** Given request **
Your task is to write out exactly the lines from the line containing "What is the distance of" through the end of the records, inclusive at both ends.

** Records for this task **

□ □ □ □ □ □ □

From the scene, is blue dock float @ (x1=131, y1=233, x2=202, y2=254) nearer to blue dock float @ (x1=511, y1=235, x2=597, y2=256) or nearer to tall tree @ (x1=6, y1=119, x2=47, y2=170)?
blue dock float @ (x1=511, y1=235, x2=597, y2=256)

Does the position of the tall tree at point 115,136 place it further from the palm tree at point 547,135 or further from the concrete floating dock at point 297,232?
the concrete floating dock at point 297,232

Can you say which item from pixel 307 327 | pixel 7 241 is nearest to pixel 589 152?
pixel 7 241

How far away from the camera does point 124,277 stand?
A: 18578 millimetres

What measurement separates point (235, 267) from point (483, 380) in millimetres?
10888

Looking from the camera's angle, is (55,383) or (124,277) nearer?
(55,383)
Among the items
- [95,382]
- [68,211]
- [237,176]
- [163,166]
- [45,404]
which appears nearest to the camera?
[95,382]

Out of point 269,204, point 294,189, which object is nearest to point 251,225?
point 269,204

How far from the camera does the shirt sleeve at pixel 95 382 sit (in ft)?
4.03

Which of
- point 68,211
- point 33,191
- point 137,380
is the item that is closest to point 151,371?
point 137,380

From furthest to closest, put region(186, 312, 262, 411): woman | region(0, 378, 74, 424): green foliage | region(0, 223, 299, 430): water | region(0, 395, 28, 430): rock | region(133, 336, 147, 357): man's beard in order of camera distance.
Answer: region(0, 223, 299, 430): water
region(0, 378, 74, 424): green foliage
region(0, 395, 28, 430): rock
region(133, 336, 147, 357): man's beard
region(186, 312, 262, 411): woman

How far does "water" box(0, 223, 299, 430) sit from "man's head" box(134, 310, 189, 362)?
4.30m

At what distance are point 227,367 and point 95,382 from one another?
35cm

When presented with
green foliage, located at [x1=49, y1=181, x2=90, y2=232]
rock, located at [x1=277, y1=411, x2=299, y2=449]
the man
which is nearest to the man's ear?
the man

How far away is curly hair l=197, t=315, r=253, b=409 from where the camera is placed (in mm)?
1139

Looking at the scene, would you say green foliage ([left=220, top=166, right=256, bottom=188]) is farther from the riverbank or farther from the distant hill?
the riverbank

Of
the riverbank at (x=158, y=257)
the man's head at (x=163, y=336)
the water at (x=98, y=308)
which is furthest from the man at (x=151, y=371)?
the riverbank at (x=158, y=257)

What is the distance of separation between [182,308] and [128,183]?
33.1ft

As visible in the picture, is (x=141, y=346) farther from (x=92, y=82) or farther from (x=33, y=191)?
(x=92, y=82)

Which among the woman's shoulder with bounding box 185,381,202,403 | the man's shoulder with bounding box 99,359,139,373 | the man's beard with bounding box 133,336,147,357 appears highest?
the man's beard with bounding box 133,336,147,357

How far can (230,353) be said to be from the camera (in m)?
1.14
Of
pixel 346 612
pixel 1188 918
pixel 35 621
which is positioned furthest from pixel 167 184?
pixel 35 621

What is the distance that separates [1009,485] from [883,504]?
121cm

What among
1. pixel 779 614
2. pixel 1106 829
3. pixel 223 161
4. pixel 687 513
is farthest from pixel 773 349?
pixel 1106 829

□ □ □ □ □ □ □

** Exercise result **
What is the distance of separation between [182,308] and [128,183]?
33.1ft

As visible in the picture, is (x=141, y=346) farther from (x=92, y=82) or farther from (x=33, y=191)?
(x=92, y=82)

Which among the woman's shoulder with bounding box 185,381,202,403 | the man's shoulder with bounding box 99,359,139,373 | the man's beard with bounding box 133,336,147,357 appears highest?
the man's beard with bounding box 133,336,147,357

How far can (230,353) be said to be from the camera (in m)?
1.14
Of
pixel 346 612
pixel 1188 918
pixel 35 621
which is positioned furthest from pixel 167 184?
pixel 35 621

What is the distance that separates [1009,485] from [883,504]?
121cm

What among
1. pixel 779 614
2. pixel 1106 829
3. pixel 223 161
4. pixel 687 513
is farthest from pixel 773 349?
pixel 1106 829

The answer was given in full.